So we decide to set off again with a nostalgic theme – destinations we remember liking from our camping days – top of the list is Beaulieu-sur-Dordogne in Correze, Limousin. We spent many camping holidays here in the past – the last time was probably 2004 before we got the fermette. And we will drive only one or two hours a day with two overnight stops on the way. So we have a plan! I pick out two nice sounding aires that are in towns on red or yellow roads.
Forward to the past
Our plan for this first summer in the van was to meander to the fermette and use it as a base for travels around France. It will be lovely to spend an extended period of time at the fermette so we can grow some vegetables and do other things that need more than two precious weeks to tackle. It proves surprisingly difficult to make a decision about when to set off again though, and for how long: take the constraints away and you need to identify a new set of parameters for planning. Maybe just abandon the planning altogether? Hmmm – not really possible until you are actually underway and choosing where to go the next day. Besides we have a couple of restraints that call for a bit of research, the main one being the avoidance of really narrow roads until Neil is a bit more confident about dealing with oncoming artics on single track roads.

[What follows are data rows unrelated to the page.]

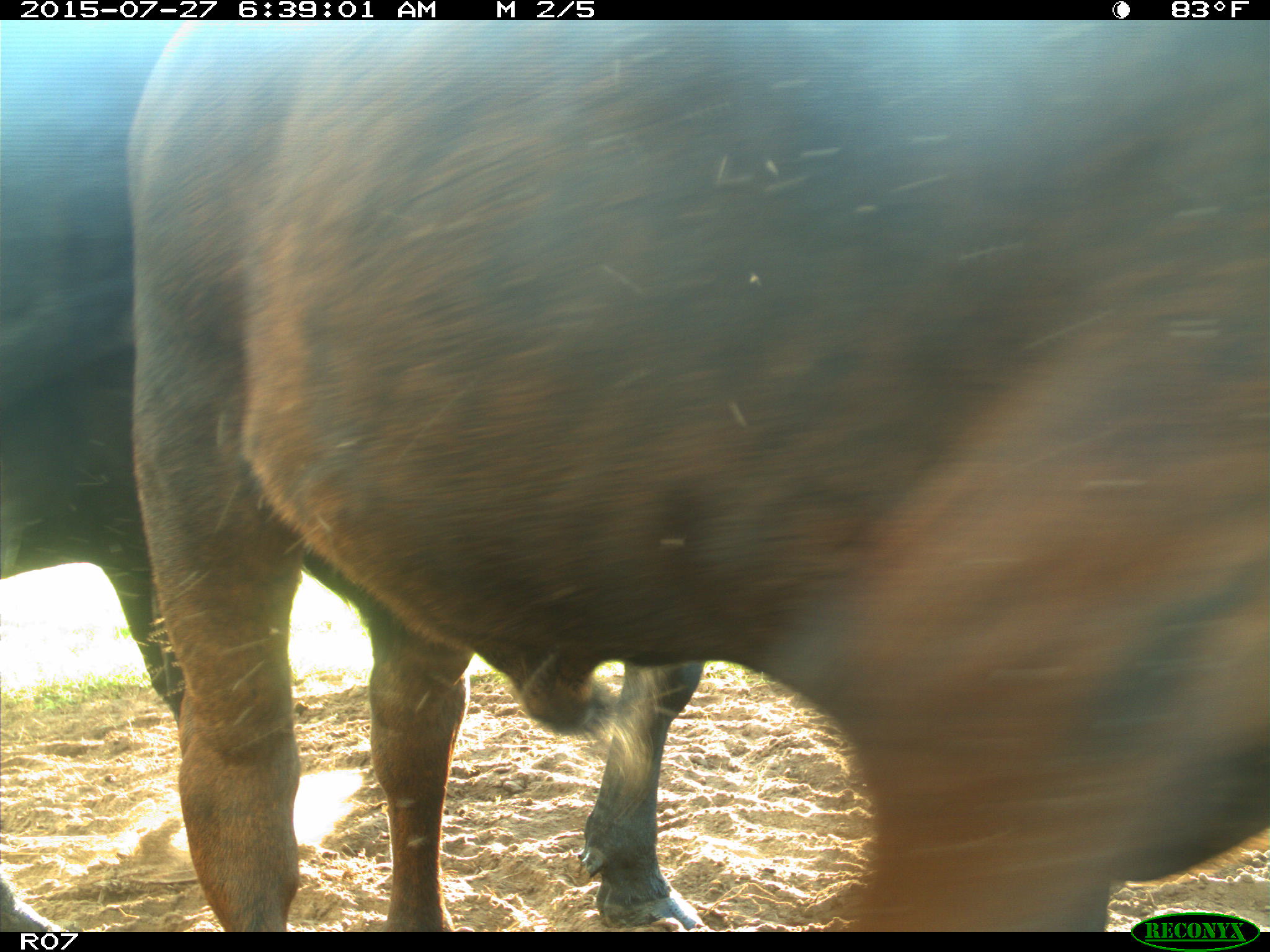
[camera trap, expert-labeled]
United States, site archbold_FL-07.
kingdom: Animalia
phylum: Chordata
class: Mammalia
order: Artiodactyla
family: Bovidae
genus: Bos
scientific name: Bos taurus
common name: domestic cow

The fermette flower beds are looking healthy and the weather forecast is finally showing some reliable sun coming in the next few days.
First the tedious part – much packing and trying to remember to put back in the van everything we had taken out (bedding, mustard, aires books) and what we had to pick up – swimming things, tin opener, potato peeler and knife sharpener. (Forgot the last three, noticing only when we stopped for the night.) And adding fresh things. Packing to got has to be the most tedious part of this kind of touring – not only cleaning and filling the van but cleaning and emptying the house. Especially when some of us are rather more obsessive cleaners than others. Mentioning no names.
It all takes longer than it should and we set off in the wrong direction as Stella has opted for the narrowest white road in the area. Fortunately we know these local roads and take avoiding action but add 20 minutes to the driving time. Our first stop is St Pourçain-sur-Sioule where a length of green and peaceful river frontage has been dedicated to motorhome parking – we love you citizens of St Pourçain! We arrive in time to sneak a river-front pitch and watch latecomers looking wistful as they back into the pitches on the other side of the lane.
Although there are 58 pitches it has filled almost up by nightfall and more than one friendly neighbour reveals that they have stayed a few nights – despite the 48 hour limit. Chairs and tables out too! One homebound Brit hands over three paperback thrillers she has finished with – great idea – will pass them on once read.
The main street is bustling and only a three minute walk away and a charming traiteur has a lovely tray of lasagne on display. We decide on a new project: sample this quintessentially French dish in every place we stop. Mmm – with a big tomato salad and baguette. Not quite as good as the first one, but excellent nonetheless. Slept quite well on a slight slope but awoke a few times with rain beating down fearing we would slowly slide down the bank into the torrent. At two feet deep we would probably have survived. Rain sounds a lot worse inside a tin box and the ground was fine in the morning. I would like to say we were awoken by ducks, just to continue a theme, but it was not so. There were many of them though and they waddled hopefully around the vans at breakfast time seeking and receiving old baguette.
We emptied, filled and left for Felletin. A straightforward drive that, sadly, skirted Aubusson. Its medieval streets are not recommended for motorhomes and the aire is not close to the town centre:-( We arrived in Felletin just after closed-o’clock. We thought.
Lunchtime bustle in Felletin High Street
But closed-o’clock lasts longer the further south you get so, back to the van for a tomato sandwich lunch and, because it is now very hot, a doze.
A strange aire this one: a car park with an upper unmarked terrace with some trees and a lower one fully marked up with the service point and a toilet (that turns out to be very badly in need of a clean). A couple of mohos are already parked on the upper one so we follow the crowd. It is too hot to cook or eat inside the van and the traiteur, which eventually opens, disappointed us by having no lasagne (or anything else we fancied). If we liked kidneys we would be laughing at every place we stop. But we don’t. We resort to a big tin of sausage in lentils that just needs reheating and, yes, a big tomato salad. We also resort to putting the table outside for coolth and hit a new low – dining in a car park. But it does not feel like a low – more like a privilege.